[Excerpts from a spatial dataset]
━━━━━━━━━━

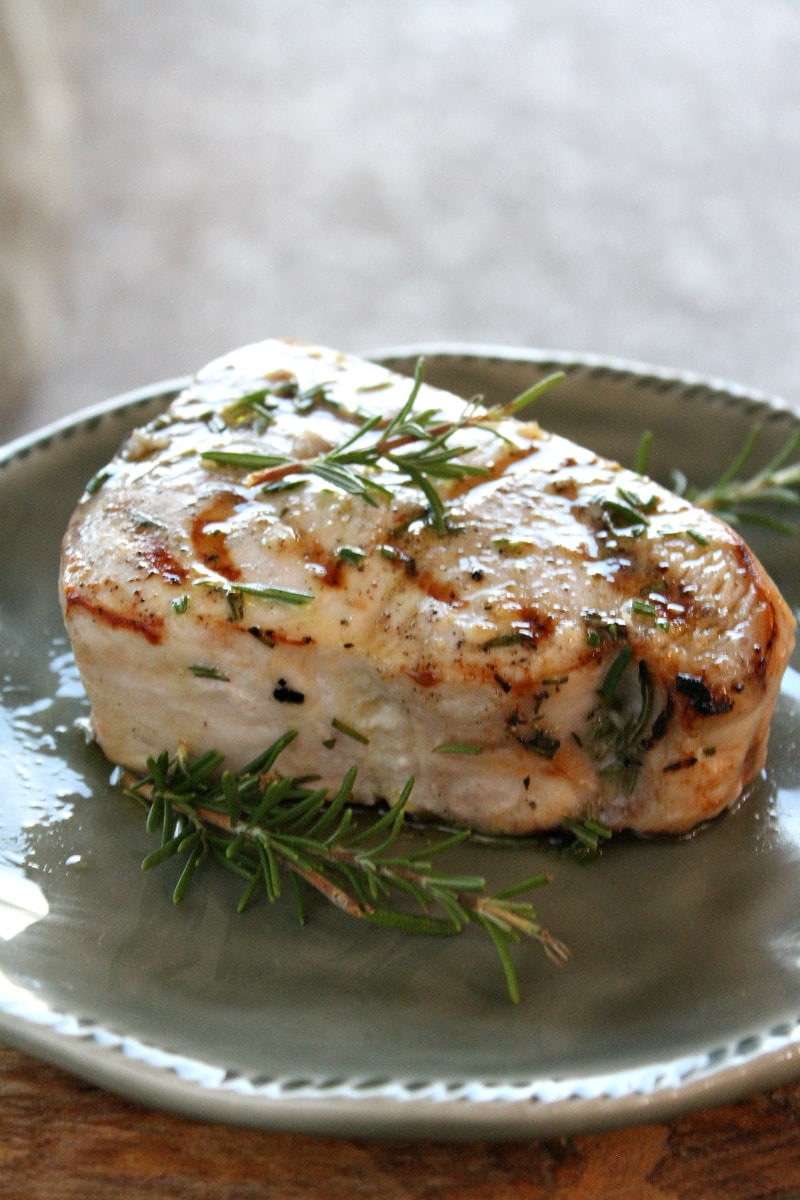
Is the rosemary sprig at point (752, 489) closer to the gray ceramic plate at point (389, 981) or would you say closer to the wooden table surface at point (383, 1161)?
the gray ceramic plate at point (389, 981)

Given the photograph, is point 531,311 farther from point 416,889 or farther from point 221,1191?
point 221,1191

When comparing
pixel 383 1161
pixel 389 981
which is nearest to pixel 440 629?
pixel 389 981

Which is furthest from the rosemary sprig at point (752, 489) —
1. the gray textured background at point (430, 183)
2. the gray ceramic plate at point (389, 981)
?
the gray textured background at point (430, 183)

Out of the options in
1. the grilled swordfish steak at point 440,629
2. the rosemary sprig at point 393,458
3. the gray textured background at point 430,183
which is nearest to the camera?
the grilled swordfish steak at point 440,629

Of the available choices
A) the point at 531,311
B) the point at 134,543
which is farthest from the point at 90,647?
the point at 531,311

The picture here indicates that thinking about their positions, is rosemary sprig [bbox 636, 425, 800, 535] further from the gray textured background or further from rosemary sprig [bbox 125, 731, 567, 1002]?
the gray textured background

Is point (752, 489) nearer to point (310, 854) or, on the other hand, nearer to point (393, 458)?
point (393, 458)

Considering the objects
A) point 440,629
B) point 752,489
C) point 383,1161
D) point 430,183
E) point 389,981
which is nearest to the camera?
point 383,1161

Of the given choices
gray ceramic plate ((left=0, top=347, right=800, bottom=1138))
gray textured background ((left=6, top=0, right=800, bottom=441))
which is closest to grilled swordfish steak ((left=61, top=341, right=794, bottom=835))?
gray ceramic plate ((left=0, top=347, right=800, bottom=1138))
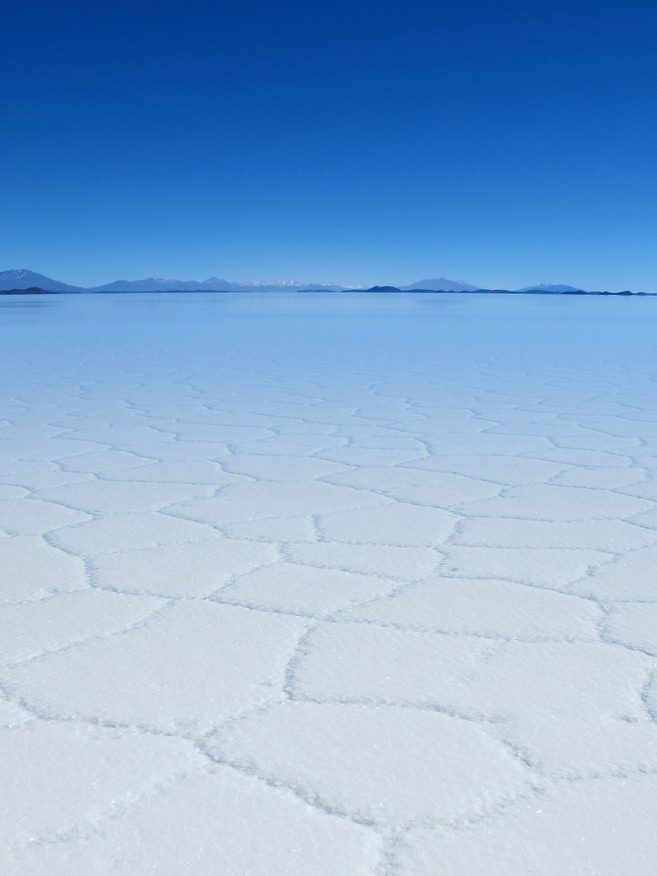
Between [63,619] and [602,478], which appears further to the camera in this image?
[602,478]

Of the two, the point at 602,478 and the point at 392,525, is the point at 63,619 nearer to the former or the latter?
the point at 392,525

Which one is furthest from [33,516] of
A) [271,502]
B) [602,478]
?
[602,478]

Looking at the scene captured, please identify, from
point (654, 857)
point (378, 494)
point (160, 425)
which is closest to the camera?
point (654, 857)

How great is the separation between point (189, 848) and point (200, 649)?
17.9 inches

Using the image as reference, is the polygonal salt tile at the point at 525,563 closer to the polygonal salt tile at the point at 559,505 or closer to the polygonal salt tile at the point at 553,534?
the polygonal salt tile at the point at 553,534

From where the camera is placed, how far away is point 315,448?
2.93 metres

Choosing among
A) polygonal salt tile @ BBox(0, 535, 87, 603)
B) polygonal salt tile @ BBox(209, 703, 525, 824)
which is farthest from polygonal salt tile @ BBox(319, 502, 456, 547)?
polygonal salt tile @ BBox(209, 703, 525, 824)

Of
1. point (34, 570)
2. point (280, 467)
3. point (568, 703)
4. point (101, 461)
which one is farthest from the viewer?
point (101, 461)

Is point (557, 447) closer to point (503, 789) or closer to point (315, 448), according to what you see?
point (315, 448)

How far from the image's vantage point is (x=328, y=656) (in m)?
1.28

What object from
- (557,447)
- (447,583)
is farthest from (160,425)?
(447,583)

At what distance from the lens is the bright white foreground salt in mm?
880

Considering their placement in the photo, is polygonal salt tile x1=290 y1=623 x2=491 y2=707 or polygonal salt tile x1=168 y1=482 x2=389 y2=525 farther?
polygonal salt tile x1=168 y1=482 x2=389 y2=525

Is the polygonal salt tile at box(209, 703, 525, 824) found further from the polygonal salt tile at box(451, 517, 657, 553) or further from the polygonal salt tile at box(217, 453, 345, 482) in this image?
the polygonal salt tile at box(217, 453, 345, 482)
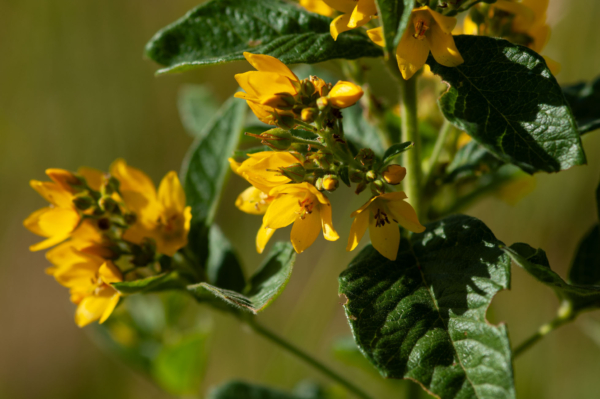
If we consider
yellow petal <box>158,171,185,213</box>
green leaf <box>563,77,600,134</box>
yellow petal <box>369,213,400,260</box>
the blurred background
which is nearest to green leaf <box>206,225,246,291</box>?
yellow petal <box>158,171,185,213</box>

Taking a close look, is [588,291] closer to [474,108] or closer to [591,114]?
[474,108]

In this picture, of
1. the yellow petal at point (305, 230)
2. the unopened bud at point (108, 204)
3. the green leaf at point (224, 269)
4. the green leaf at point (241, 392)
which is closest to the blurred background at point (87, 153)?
the green leaf at point (241, 392)

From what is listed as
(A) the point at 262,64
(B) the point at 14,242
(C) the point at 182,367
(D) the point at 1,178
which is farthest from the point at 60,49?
(A) the point at 262,64

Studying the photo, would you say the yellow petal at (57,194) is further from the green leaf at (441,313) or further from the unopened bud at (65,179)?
the green leaf at (441,313)

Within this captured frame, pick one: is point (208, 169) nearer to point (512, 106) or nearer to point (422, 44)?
point (422, 44)

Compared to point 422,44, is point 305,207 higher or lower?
lower

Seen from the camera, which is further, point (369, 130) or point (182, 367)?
point (182, 367)

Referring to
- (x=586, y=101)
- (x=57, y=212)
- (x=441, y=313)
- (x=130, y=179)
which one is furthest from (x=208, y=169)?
(x=586, y=101)
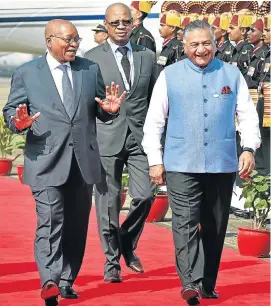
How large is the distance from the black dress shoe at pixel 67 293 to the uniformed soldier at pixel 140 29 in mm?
6062

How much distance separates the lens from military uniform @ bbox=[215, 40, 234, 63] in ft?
47.5

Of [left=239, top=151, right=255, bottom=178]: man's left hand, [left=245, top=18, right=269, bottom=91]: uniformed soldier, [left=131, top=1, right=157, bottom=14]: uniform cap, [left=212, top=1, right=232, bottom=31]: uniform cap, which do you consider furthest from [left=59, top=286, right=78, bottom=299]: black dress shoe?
[left=212, top=1, right=232, bottom=31]: uniform cap

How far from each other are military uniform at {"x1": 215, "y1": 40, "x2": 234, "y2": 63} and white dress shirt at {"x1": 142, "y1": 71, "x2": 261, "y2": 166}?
6192 millimetres

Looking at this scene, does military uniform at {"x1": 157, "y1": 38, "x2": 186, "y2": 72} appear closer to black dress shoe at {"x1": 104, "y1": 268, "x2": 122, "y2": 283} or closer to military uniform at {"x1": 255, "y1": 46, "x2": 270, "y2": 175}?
military uniform at {"x1": 255, "y1": 46, "x2": 270, "y2": 175}

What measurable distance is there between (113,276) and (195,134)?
4.95 feet

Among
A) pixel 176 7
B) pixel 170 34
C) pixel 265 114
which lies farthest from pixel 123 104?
pixel 176 7

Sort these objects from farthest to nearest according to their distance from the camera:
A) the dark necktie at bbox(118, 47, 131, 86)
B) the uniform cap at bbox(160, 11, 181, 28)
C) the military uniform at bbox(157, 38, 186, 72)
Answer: the uniform cap at bbox(160, 11, 181, 28) < the military uniform at bbox(157, 38, 186, 72) < the dark necktie at bbox(118, 47, 131, 86)

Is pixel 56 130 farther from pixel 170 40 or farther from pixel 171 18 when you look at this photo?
pixel 171 18

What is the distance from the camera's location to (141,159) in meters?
9.45

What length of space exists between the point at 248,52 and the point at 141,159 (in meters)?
4.98

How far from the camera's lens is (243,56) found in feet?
46.5

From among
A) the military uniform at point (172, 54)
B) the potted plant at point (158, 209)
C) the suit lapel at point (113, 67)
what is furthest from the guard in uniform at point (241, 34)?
the suit lapel at point (113, 67)

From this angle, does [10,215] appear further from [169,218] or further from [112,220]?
[112,220]

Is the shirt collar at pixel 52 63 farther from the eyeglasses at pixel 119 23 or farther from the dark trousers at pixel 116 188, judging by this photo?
the dark trousers at pixel 116 188
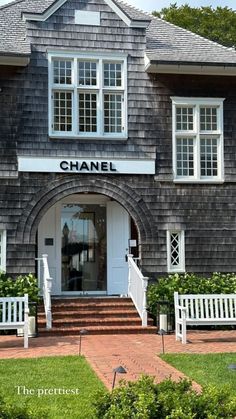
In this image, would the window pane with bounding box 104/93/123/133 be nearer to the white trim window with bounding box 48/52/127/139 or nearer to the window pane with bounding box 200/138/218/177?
the white trim window with bounding box 48/52/127/139

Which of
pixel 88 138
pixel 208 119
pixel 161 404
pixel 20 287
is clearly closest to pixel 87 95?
pixel 88 138

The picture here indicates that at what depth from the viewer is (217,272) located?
14492mm

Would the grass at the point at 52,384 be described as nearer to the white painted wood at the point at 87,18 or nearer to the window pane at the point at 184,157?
the window pane at the point at 184,157

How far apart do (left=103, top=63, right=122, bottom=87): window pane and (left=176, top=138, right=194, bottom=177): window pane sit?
2088 mm

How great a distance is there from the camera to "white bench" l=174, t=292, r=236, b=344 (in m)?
11.7

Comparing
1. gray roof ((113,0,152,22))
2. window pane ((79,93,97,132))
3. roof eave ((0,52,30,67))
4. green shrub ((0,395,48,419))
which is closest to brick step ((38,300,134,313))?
window pane ((79,93,97,132))

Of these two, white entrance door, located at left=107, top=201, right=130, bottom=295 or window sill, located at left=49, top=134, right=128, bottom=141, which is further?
white entrance door, located at left=107, top=201, right=130, bottom=295

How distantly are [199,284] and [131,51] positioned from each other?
19.4 ft

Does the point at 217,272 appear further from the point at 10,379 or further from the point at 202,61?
the point at 10,379

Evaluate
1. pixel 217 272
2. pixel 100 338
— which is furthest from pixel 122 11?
pixel 100 338

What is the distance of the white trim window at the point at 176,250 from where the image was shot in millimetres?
14367

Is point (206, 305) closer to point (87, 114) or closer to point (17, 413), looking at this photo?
point (87, 114)

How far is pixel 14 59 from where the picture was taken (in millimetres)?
13578

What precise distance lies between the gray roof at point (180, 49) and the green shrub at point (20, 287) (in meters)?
5.95
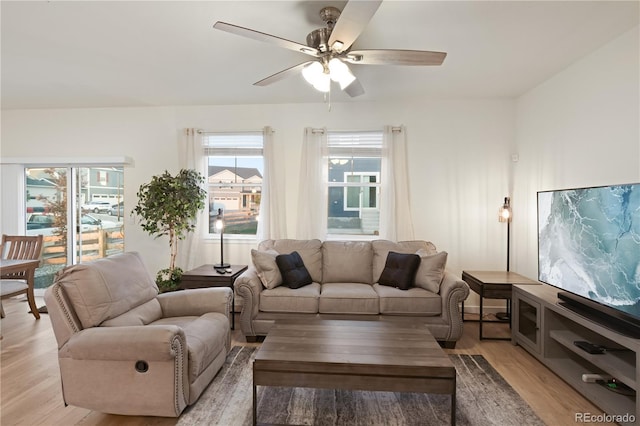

━━━━━━━━━━

* [Your instructions] Extract every line of the material that contains the string "necktie". Case counts, so match capital and lowercase letters as given.

* [Exercise output]
A) the dark necktie at bbox(118, 47, 131, 86)
Answer: the uniform cap at bbox(160, 11, 181, 28) < the military uniform at bbox(157, 38, 186, 72) < the dark necktie at bbox(118, 47, 131, 86)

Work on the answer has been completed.